Pero no es sólo en África, en Asia o en algunos países de Latinoamérica donde los dientes crujen y chirrían de hambre, dolor y enfermedad, donde la muerte y la miseria han asentado su solio, porque ya sucede también en nuestras doradas sociedades, y, por más que los gobiernos se empeñen en ocultarlo con lustrosas teleseries de mucho colorín y mucha risa y telediarios mentirosos, ya asoman por entre la skyline de la esplendidez la fea y mugrienta cresta de los muladares, asaltando el corazón de las otrora lujosas ciudades de Occidente, ya asoman a la vuelta de cada esquina, en la puerta trasera del supermercado de ahí al lado, largas colas de indigentes que revuelven los deshechos por un bocado de gallofa, muchos de ellos hasta ayer arrogantes empleados o jóvenes titulados a los que su esfuerzo sólo les ha servido para caer en la pobreza más solemne, porque en las sociedades actuales sólo se retribuye a los corruptos, a los mentirosos y se rige por la plutocracia en plan chiringuito. El hambre y la necesidad ya no es cosa de allá lejos, sino que es de acá cerca, de al lado, del vecino, del pariente, propia.

El suicidio crece como una peste contemporánea y el aborto es algo tan cotidiano… La muerte amamanta con sus cadavéricas tetas a sus hijos, los que mueren y los que matan, porque lo que cuenta es la supervivencia, y tal vez no esté lejos el día en que, como en los caminos que conducen desde Dafur a Congo, Uganda o Kenia, veamos los linderos jalonados de los esqueletos infantiles de los hijos que dejaron las madres para que murieran, porque querían salvar a uno o dos de sus muchos vástagos. Como las perras, cuando comprenden que no pueden sacar adelante a toda su camada.

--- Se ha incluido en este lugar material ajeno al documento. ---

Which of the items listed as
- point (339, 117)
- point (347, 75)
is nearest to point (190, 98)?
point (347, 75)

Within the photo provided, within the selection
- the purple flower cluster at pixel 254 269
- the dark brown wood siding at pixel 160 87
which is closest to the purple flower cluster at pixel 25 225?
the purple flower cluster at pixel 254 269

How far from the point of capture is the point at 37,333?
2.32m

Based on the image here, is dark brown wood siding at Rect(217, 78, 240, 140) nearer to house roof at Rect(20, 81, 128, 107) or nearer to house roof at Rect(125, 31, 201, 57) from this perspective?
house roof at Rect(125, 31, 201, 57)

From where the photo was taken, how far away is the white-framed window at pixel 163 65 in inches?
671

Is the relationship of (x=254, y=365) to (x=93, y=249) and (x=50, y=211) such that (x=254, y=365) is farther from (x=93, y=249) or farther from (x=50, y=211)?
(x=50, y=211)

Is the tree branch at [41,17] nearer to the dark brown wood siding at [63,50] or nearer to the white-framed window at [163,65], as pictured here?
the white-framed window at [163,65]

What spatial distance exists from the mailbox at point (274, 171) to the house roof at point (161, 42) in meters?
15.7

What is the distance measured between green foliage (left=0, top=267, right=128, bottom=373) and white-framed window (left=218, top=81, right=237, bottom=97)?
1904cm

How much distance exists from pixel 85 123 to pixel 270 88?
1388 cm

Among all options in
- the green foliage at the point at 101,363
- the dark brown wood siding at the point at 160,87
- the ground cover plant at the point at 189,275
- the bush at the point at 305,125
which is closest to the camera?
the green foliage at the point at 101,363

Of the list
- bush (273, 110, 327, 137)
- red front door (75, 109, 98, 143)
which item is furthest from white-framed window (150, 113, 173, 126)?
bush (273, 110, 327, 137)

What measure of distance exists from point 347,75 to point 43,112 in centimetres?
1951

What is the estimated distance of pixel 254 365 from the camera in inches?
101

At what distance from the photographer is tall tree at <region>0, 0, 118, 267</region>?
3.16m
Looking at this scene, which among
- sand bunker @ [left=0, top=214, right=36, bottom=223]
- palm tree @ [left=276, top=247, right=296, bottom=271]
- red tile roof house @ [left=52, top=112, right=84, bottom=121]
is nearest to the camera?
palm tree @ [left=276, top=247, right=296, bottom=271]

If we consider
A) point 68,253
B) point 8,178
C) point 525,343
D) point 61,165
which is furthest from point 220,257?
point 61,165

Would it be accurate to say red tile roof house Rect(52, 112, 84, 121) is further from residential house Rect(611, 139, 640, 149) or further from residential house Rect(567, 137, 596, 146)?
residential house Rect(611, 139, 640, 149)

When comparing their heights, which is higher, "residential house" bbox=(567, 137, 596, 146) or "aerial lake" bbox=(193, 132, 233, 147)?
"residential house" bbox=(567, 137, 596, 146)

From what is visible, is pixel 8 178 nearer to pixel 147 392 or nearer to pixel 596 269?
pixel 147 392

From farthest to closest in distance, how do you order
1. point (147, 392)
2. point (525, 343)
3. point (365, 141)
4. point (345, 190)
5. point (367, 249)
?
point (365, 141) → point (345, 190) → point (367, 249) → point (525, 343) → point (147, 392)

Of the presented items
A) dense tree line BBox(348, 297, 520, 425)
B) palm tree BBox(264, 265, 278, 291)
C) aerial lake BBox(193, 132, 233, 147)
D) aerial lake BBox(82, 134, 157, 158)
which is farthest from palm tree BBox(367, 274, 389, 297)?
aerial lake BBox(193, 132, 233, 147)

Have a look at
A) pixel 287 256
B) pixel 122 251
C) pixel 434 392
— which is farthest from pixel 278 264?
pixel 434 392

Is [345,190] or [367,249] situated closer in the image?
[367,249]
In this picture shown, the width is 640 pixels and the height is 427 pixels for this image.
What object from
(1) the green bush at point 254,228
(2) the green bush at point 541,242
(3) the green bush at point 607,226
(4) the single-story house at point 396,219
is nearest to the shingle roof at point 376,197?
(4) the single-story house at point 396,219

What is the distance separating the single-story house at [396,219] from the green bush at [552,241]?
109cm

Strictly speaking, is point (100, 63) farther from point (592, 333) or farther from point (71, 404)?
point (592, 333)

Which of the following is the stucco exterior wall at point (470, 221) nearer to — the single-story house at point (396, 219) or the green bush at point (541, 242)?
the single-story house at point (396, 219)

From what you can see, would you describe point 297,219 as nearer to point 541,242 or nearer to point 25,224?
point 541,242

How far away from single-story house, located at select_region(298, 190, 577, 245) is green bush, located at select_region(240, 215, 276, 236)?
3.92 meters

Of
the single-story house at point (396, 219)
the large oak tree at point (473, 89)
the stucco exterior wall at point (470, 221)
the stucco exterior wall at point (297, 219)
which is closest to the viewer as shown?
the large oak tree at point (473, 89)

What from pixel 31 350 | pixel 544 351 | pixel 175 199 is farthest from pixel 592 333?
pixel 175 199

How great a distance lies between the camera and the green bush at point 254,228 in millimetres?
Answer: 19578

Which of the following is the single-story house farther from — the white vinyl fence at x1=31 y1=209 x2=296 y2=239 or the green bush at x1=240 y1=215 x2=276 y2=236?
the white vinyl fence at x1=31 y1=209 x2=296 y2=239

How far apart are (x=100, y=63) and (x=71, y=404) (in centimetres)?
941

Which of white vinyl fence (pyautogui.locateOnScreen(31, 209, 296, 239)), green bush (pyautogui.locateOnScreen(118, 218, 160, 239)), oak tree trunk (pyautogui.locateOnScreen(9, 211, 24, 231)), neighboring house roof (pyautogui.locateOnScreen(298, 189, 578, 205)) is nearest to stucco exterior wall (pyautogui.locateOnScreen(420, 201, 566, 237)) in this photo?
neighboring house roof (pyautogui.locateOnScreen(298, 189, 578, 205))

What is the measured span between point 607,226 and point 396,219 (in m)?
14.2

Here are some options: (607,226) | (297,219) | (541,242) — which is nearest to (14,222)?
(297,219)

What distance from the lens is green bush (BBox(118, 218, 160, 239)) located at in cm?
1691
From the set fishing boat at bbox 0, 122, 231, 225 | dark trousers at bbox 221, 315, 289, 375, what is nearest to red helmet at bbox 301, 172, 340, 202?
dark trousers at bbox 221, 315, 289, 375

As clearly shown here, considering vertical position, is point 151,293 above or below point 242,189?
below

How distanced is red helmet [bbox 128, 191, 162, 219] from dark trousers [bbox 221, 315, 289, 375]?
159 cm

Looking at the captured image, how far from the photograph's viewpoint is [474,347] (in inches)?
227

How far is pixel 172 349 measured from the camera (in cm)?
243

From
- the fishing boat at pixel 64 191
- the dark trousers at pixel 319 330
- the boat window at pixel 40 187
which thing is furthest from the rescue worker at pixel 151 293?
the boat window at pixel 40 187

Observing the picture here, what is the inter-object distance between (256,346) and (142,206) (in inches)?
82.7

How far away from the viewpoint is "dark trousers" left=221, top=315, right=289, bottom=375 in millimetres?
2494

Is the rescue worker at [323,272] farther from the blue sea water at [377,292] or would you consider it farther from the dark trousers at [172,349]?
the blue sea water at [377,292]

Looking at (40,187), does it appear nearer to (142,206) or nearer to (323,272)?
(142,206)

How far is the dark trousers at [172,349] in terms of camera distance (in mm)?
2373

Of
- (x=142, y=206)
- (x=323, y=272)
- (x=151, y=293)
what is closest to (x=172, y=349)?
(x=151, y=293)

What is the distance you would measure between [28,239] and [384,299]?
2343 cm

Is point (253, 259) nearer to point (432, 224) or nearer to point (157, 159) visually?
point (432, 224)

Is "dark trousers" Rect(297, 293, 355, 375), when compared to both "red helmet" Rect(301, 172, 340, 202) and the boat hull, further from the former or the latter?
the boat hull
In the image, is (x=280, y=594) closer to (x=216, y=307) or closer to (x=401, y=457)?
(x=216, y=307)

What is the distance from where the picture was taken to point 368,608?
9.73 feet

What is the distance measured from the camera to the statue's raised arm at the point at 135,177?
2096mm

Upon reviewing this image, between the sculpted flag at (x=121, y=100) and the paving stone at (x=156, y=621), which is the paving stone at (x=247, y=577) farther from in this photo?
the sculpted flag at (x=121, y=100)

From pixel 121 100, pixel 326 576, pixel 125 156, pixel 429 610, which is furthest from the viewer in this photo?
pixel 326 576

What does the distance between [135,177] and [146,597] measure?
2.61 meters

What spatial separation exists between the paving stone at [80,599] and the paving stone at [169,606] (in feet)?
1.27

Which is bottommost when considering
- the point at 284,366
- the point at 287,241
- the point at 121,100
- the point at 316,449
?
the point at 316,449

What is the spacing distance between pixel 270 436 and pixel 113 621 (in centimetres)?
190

La democracia fue un espejismo, como es un espejismo el mañana. Lo es y lo será, asentado sobre estas bases perversas y sobre este orden desalmado. No hay futuro por este camino: ninguno. No en vano los poderosos llaman a éste su orden “el concierto de las naciones”, porque al movimiento de su batuta los Estados derivan de democracia en dictadura –Latinoamérica y la Operación Cóndor- y de dictadura en democracia –las dictaduras árabes-, acompañados por los coros vocales de la miseria -¡ay, ay, ay, aaaaaaaaayyyyy-y-y-y-aaa-, igualito que en el sentío flamenco. Un coro al que, o sí o sí, tal y como pinta el 2012, no vamos a tardar en unirnos.